Senin, 17 September 2007

PEMENUHAN KEBUTUHAN YANG INSYA ALLAH....

Belum lengkap para pembuat kebijakan di negara ini menyelesaikan perangkat hukum dalam penanggulangan bencana, bencana datang tanpa permisi silih berganti. Mulai dari ditetapkannya UU PB 24/2007 pada tanggal 30 mei, Indonesia di kejutkan dengan berbagai bencana mulai dari banjir dan longsor Morowali Sulawesi Tengah sampai Gempa berkekuatan 7,9 SR pada tanggal 12 September 2007 yang mengguncang Bengkulu dan sekitarnya.

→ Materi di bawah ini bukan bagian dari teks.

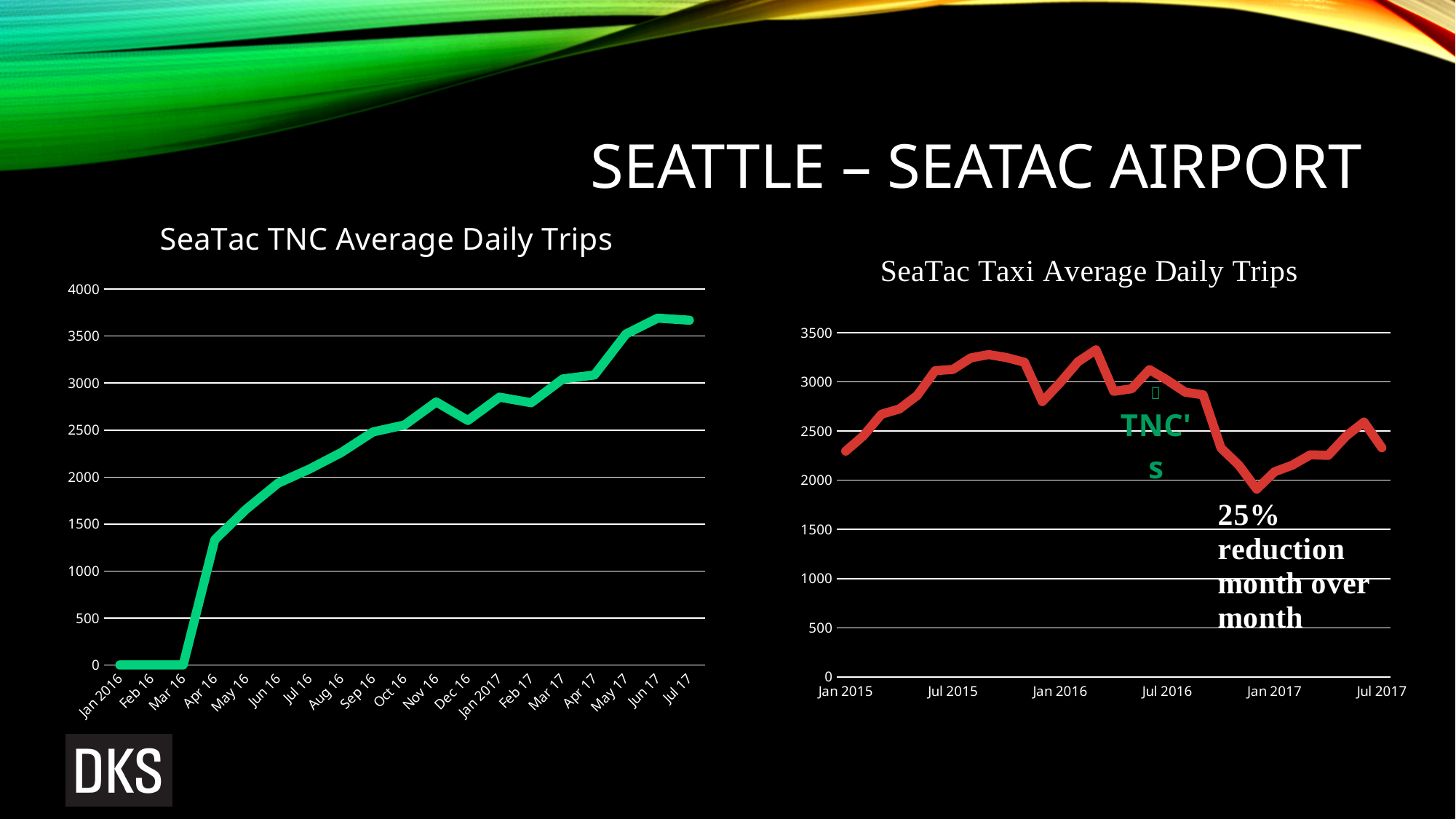
What kind of chart is the SeaTac Taxi Average Daily Trips chart? line chart In the SeaTac Taxi Average Daily Trips chart, is the value for Jan 2015 greater or less than 2500? less What kind of chart is the SeaTac TNC Average Daily Trips chart? line chart In the SeaTac TNC Average Daily Trips chart, do the values generally rise or fall from Jan 2016 to Jul 17? rise What colour is the line in the SeaTac Taxi Average Daily Trips chart? red In the SeaTac TNC Average Daily Trips chart, what is the value for Jan 2016? 0 In the SeaTac Taxi Average Daily Trips chart, is the value for Jan 2016 greater or less than 2500? greater In the SeaTac TNC Average Daily Trips chart, how many months are labelled on the x axis? 19 In the SeaTac TNC Average Daily Trips chart, what is the value for Mar 16? 0 In the SeaTac TNC Average Daily Trips chart, is the value for Apr 16 greater or less than 1500? less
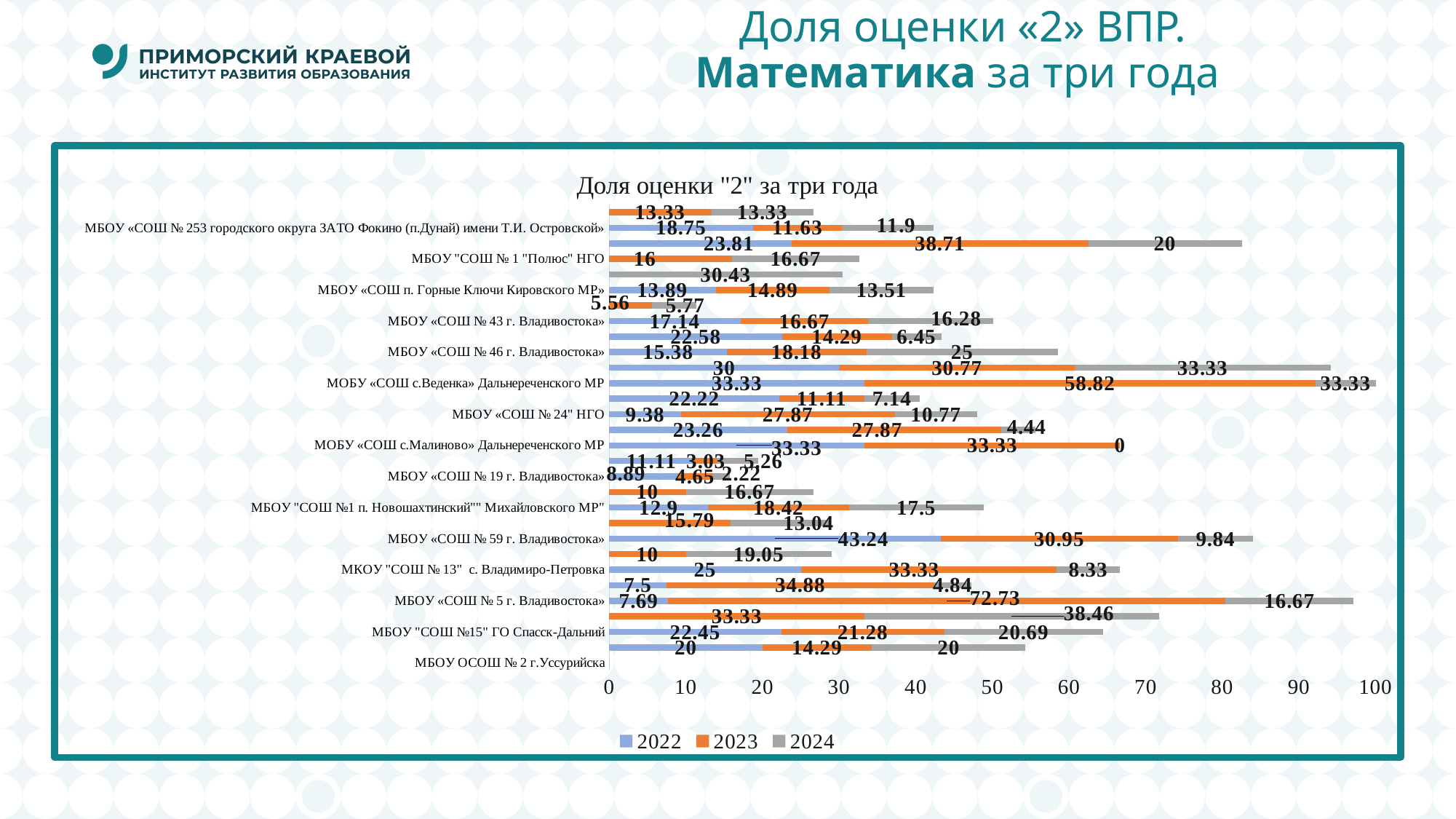
What is the 2022 value for МБОУ «СОШ № 24" НГО? 9.38 For МБОУ «СОШ № 46 г. Владивостока», which is larger: the 2023 value or the 2024 value? 2024 For МБОУ «СОШ № 5 г. Владивостока», what is the difference between the 2023 value and the 2024 value? 56.06 What is the 2023 value for МОБУ «СОШ с.Веденка» Дальнереченского МР? 58.82 What is the 2023 value for МБОУ «СОШ № 5 г. Владивостока»? 72.73 What kind of chart is shown on the slide? bar chart What is the 2022 value for МБОУ «СОШ № 59 г. Владивостока»? 43.24 What is the 2024 value for МОБУ «СОШ с.Малиново» Дальнереченского МР? 0 What is the total of the stacked bar for МБОУ «СОШ № 43 г. Владивостока» across 2022, 2023 and 2024? 50.09 What are the legend entries of the chart? 2022, 2023, 2024 What is the title of the chart? Доля оценки "2" за три года How many series does the legend list? 3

Entah apalagi dalih pemerintah ketika masyarakat korban bencana tidak mendapatkan haknya sebagai warga negara. PP penanggulangan bencana yang berpihak kepada masyarakat harus segera diselesaikan, karena ini berimbas kepada hak masyarakat untuk mendapatkan kehidupan yang bermartabat. Standarisasi penanganannya pun segera mungkin ditetapkan.

Melihat bantuan yang diberikan alakadarnya kepada masyarakat terkena bencana membuat kita semua memegang kepala dan mengusap-usap dada.” Lha ko’ satu KK cm dapat satu sarden dan 2 bungkus indomie”. Standar penanganan model apa yang kita pakai? sementara itu stok beras di bulog begitu melimpahnya. Secara psikologis, hal ini membuat masyarakat korban menjadi makin terpukul. Harus ada sikap tegas bagi para pemangku kebijakan untuk bisa mendobrak gudang-gudang logistik di negara ini dengan satu alasan logis ”KEMANUSIAAN”. Hal ini penting dilakukan oleh pemerintah sesuai dengan mandat dari pembukaan UUD 1945 ”.......negara melindungi segenap rakyat dan tumpah darah....” .

Ingin tertawa rasanya ketika menghadiri sebuah workshop penanganan masyarakat korban bencana yang diinisiasi oleh sebuah lembaga pendidikan, disitu hadir para ”imam bencana”. seorang imam yang berinisial ” T ” tidak bisa menjawab sebuah persoalan kecil dalam pemenuhan kebutuhan masyarakat korban. Tamengnya selalu kata-kata sakti ”Insya Allah” . apakah cukup orang yang sedang kelaparan dan kedinginan karena harta bendanya telah habis di hantam banjir dan longsor di suguhkan dengan kata-kata insya Allah? Klo penanganan bencana dinegara ini masih menggunakan standar insya Allah, maka Insya Allah pula warga negara ini akan mendapatkan kehidupan yang bermartabat.

” Sesungguhnya Allah tidak akan merubah nasib suatu kaum, kalau kaum itu tidak merubahnya sendiri...... ” jelas sekali Allah menuntut kita untuk berusaha merubah, bukannya pasrah semata.